**GIVEN INFORMATION:**
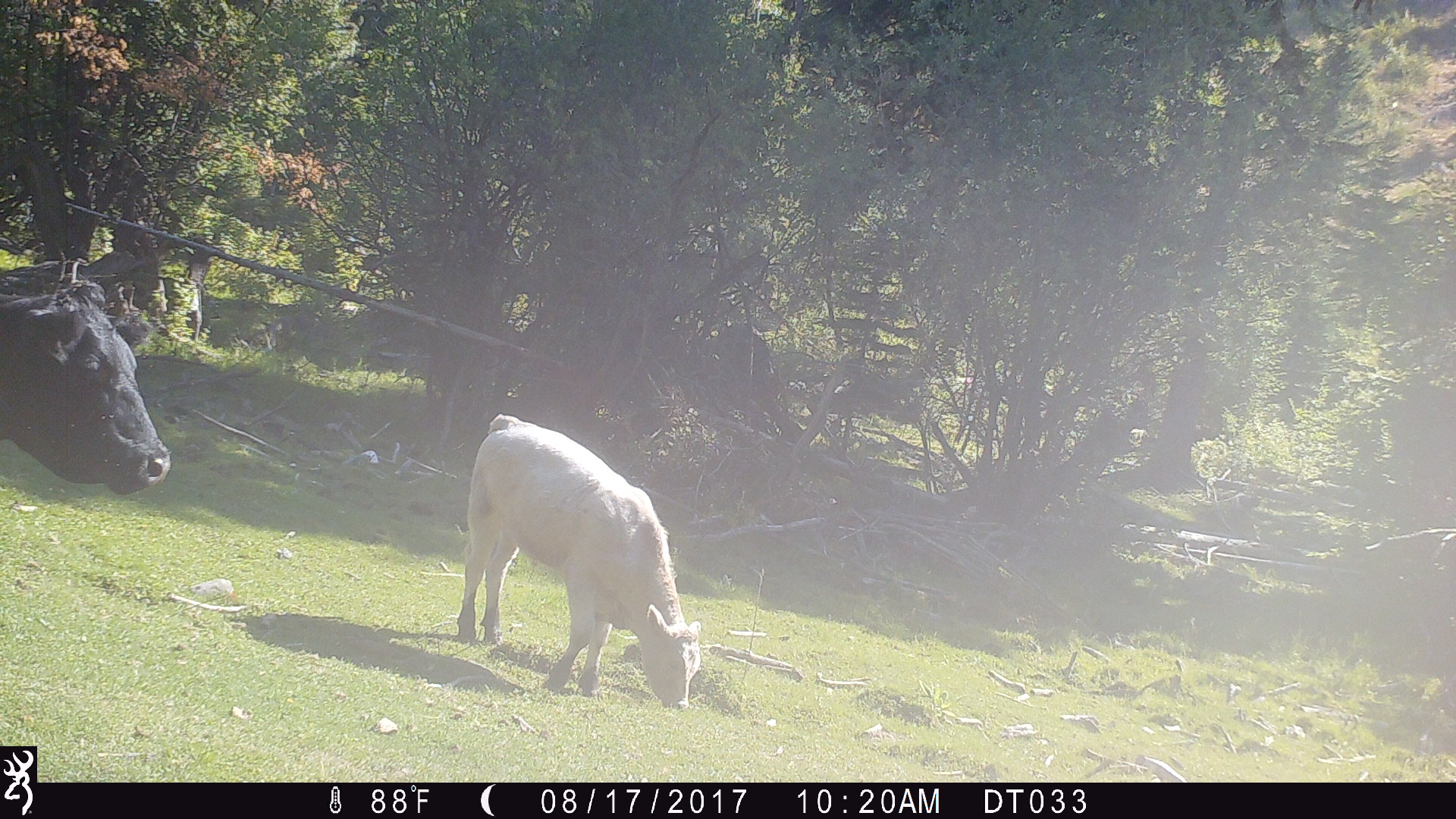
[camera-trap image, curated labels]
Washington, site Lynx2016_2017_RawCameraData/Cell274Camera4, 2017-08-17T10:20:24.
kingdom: Animalia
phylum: Chordata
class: Mammalia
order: Artiodactyla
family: Bovidae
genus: Bos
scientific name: Bos taurus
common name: domestic cattle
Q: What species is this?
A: Domestic cattle (Bos taurus).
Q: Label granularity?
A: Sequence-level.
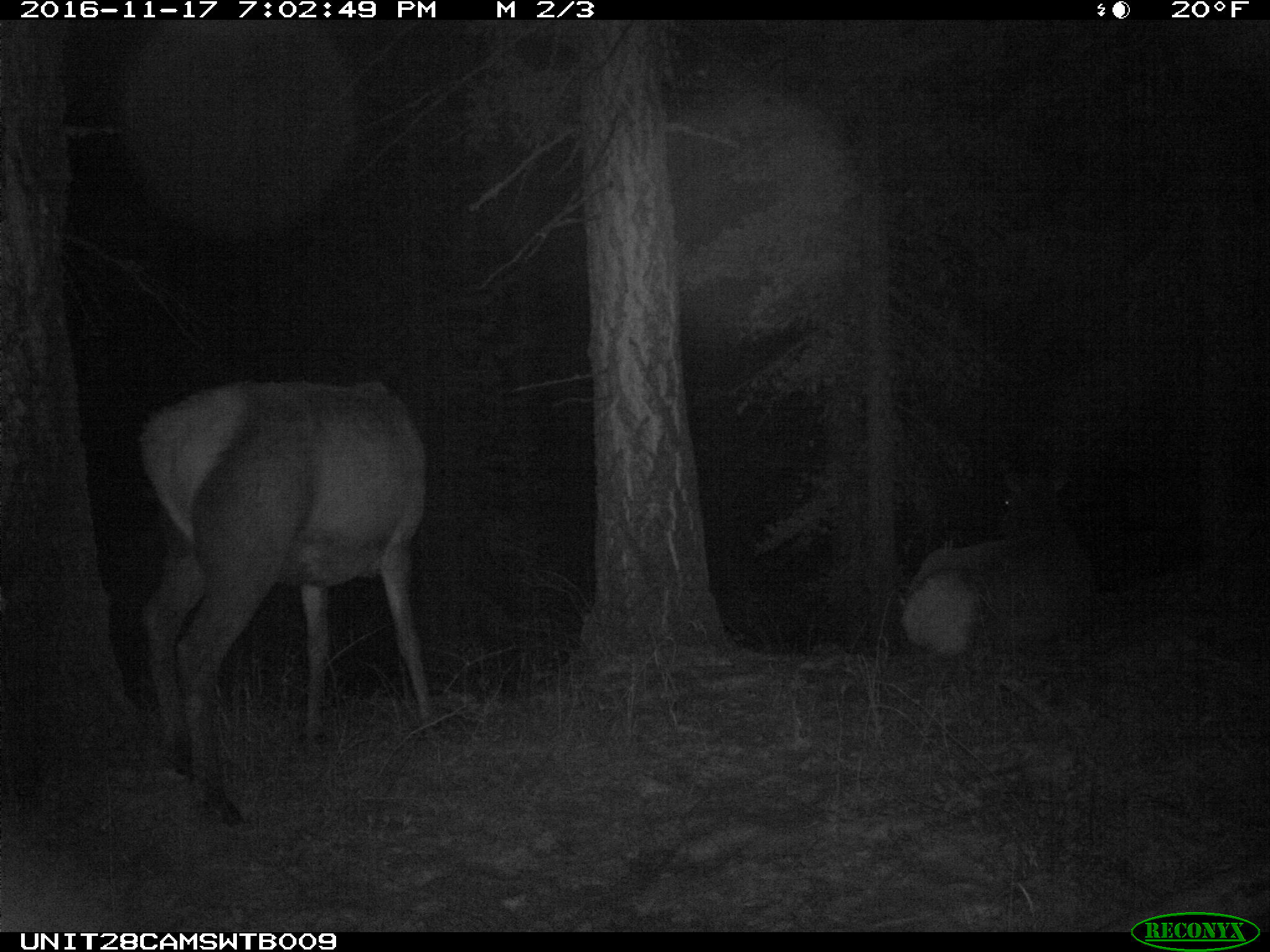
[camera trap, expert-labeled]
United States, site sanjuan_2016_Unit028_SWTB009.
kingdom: Animalia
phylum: Chordata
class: Mammalia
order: Artiodactyla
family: Cervidae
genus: Cervus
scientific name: Cervus elaphus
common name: red deer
Cervus elaphus (red deer).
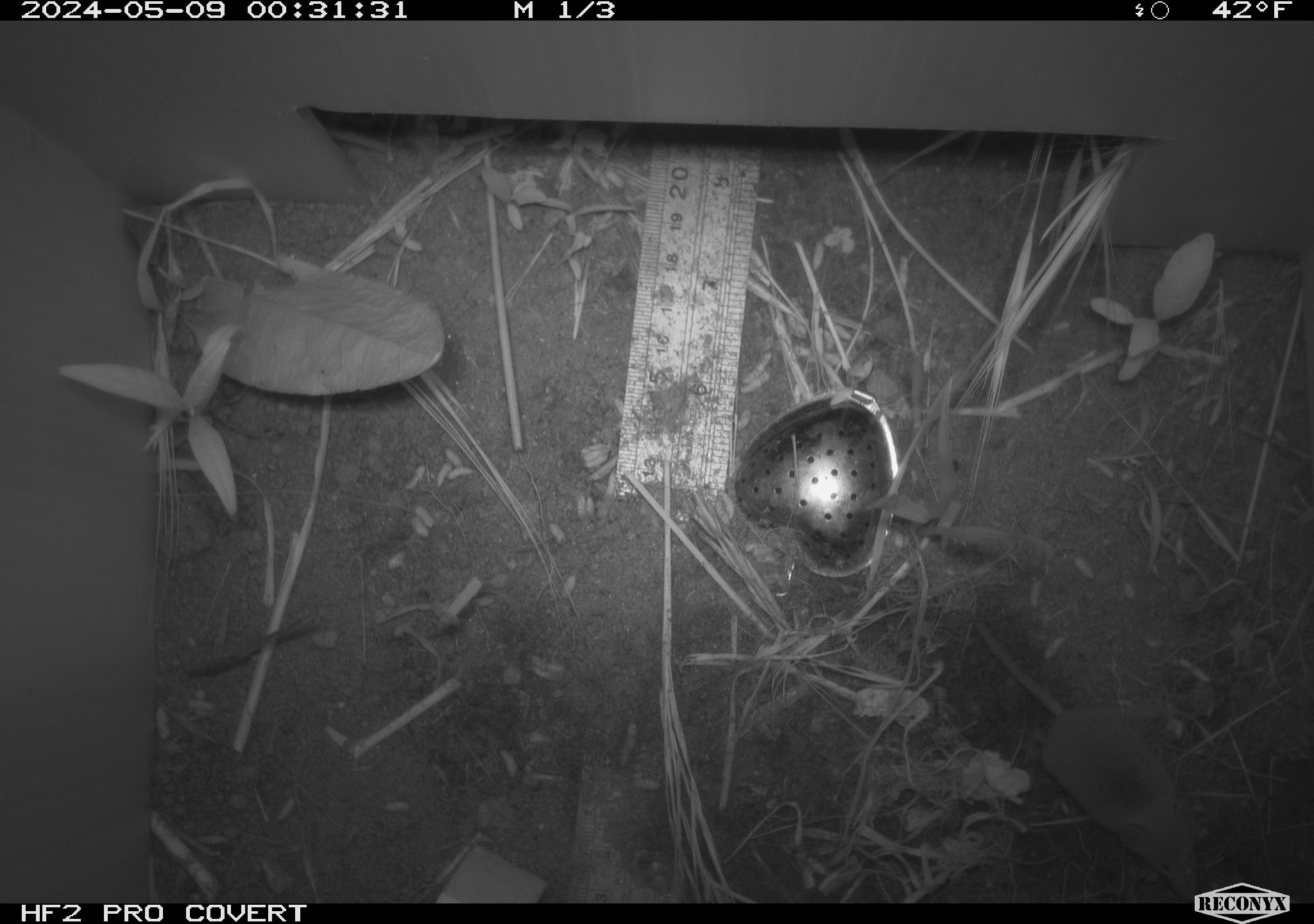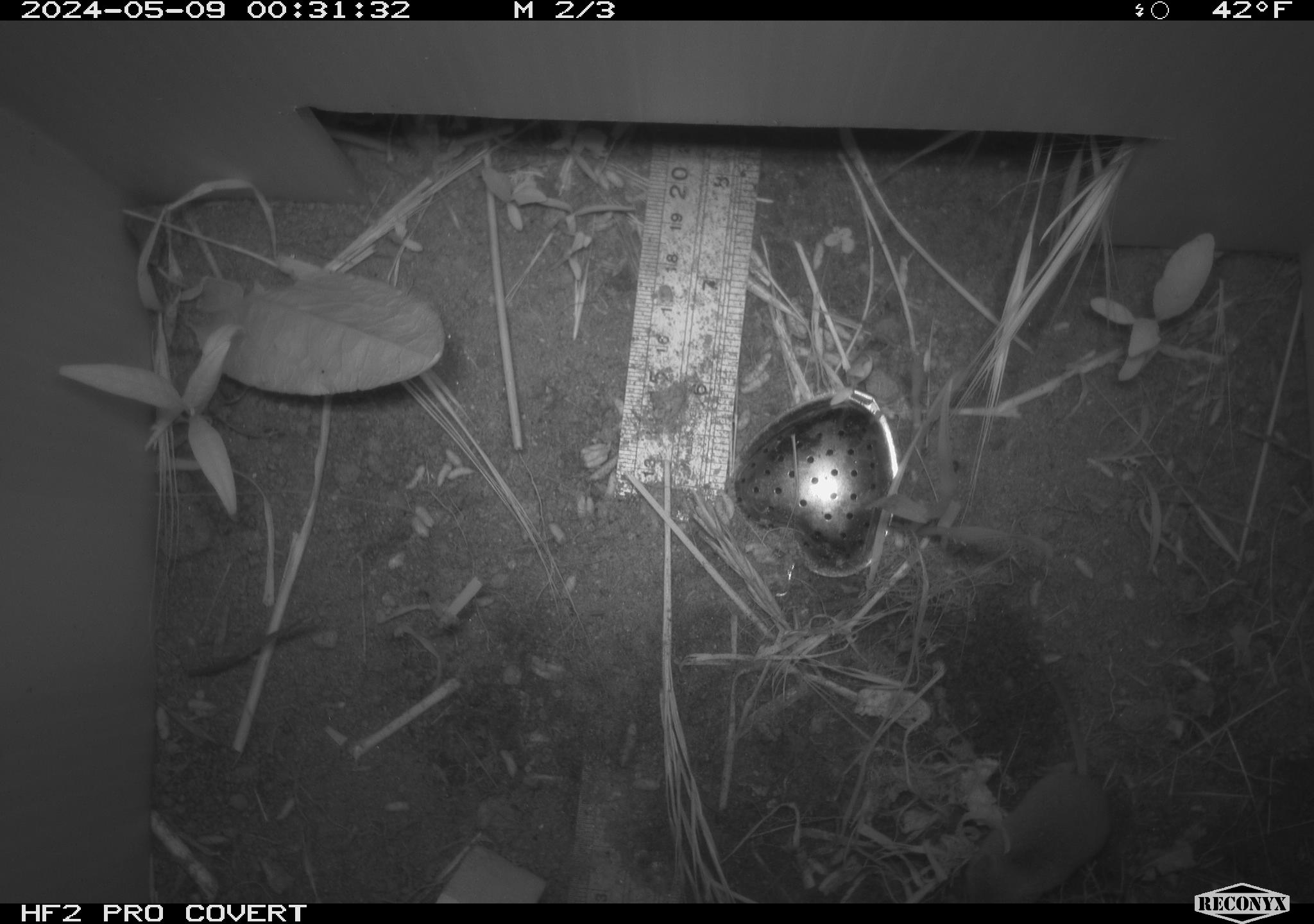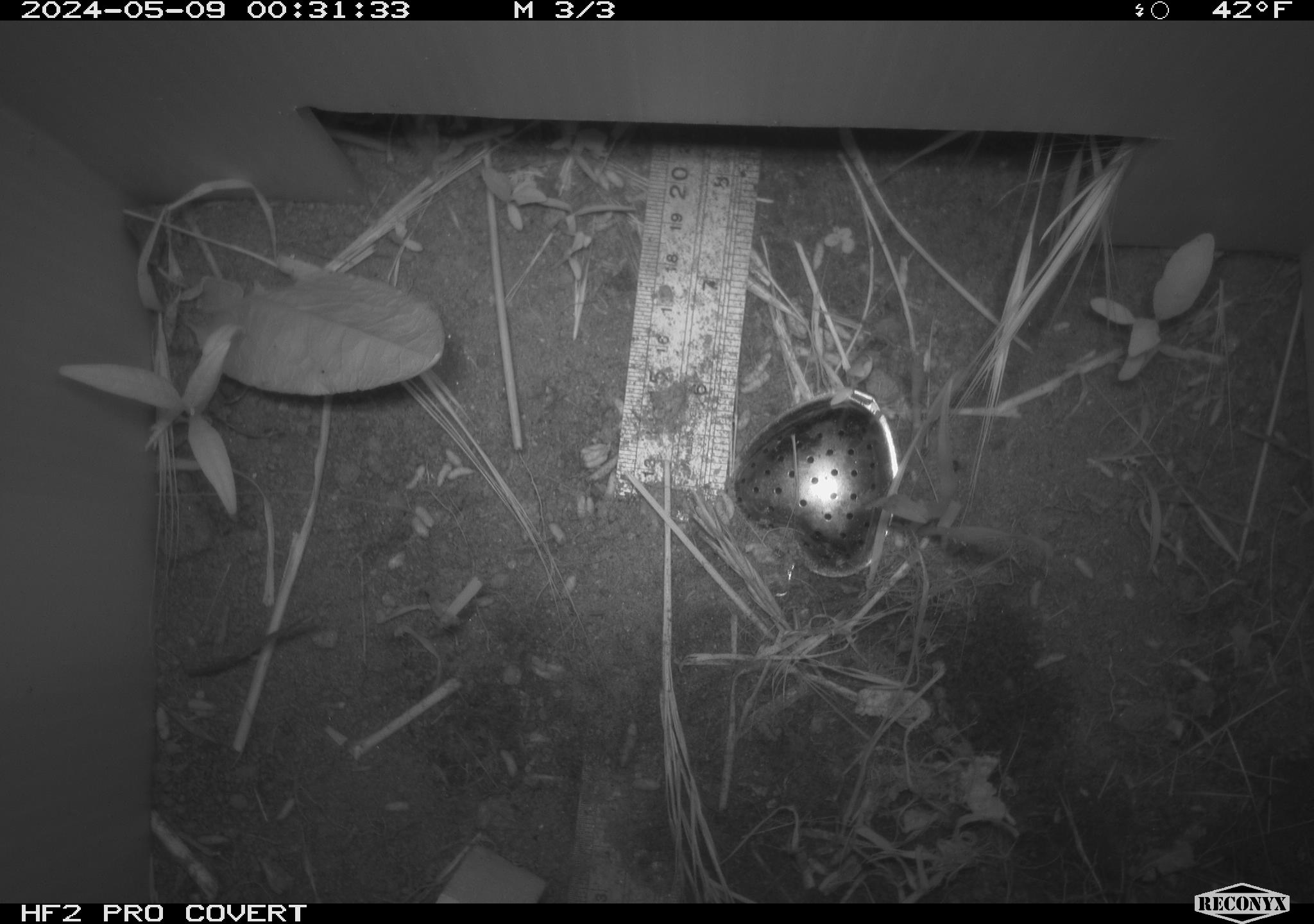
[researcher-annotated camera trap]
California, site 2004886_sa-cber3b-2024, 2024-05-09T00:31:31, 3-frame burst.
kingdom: Animalia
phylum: Chordata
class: Mammalia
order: Eulipotyphla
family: Soricidae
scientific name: Soricidae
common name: shrews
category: soricidae family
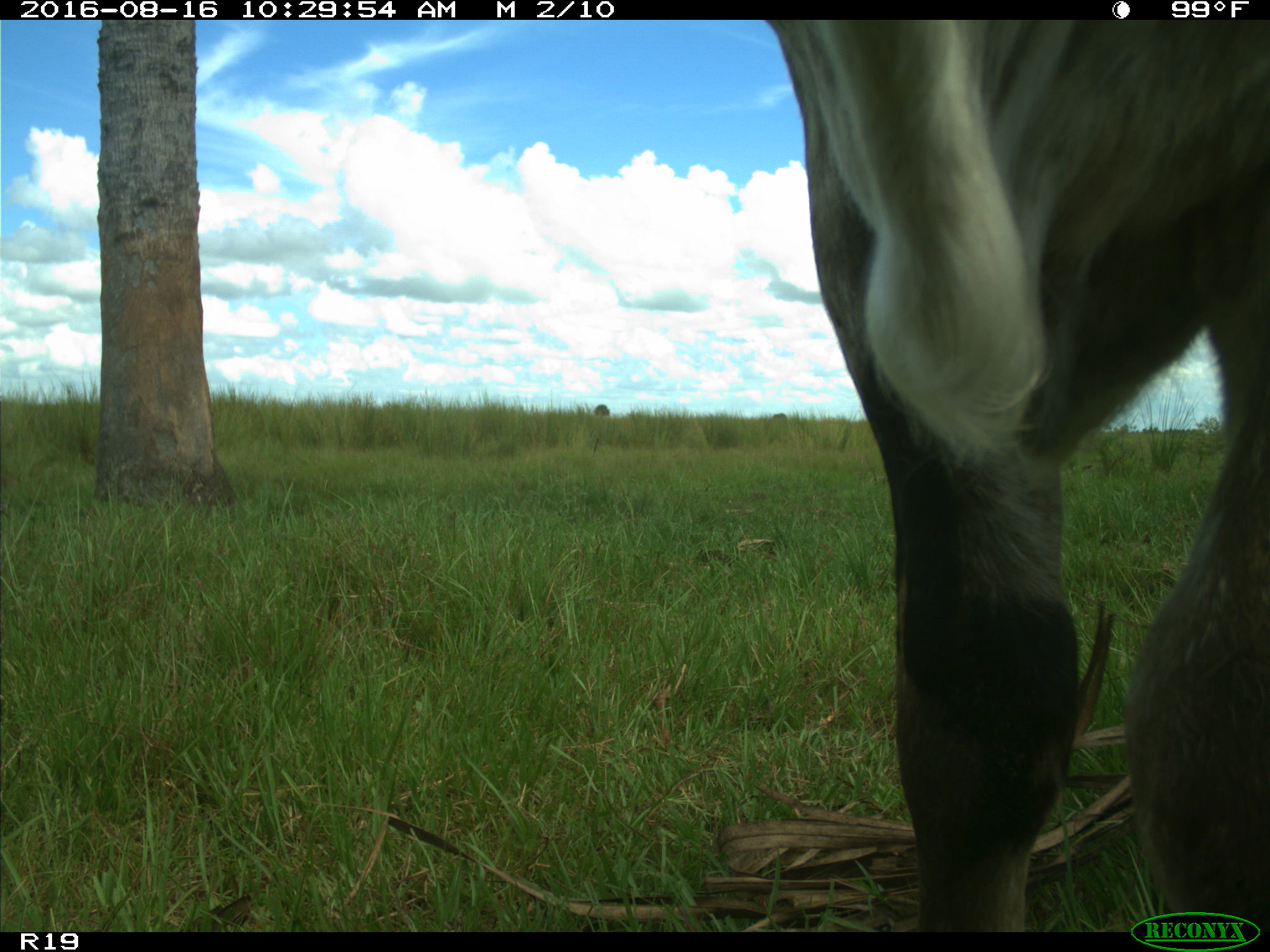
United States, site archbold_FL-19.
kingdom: Animalia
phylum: Chordata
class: Mammalia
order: Artiodactyla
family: Bovidae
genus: Bos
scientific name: Bos taurus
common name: domestic cow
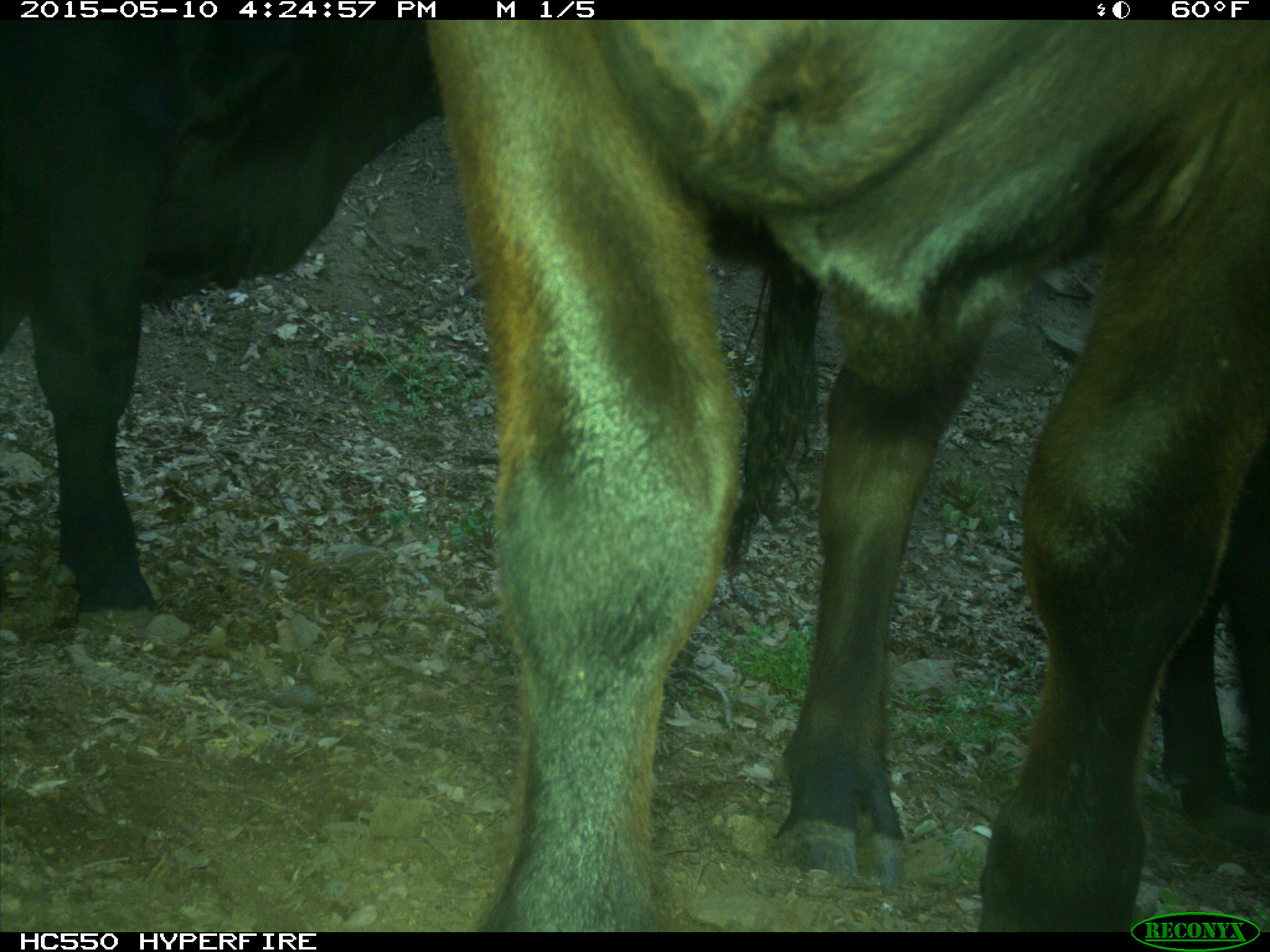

**WHAT YOU HAVE TO DO:** For each line above that includes the word "United", make a copy of that line.

**YOUR RESPONSE:**
United States, site sanjuan_2016_Unit028_SWTB009.
United States, site archbold_FL-19.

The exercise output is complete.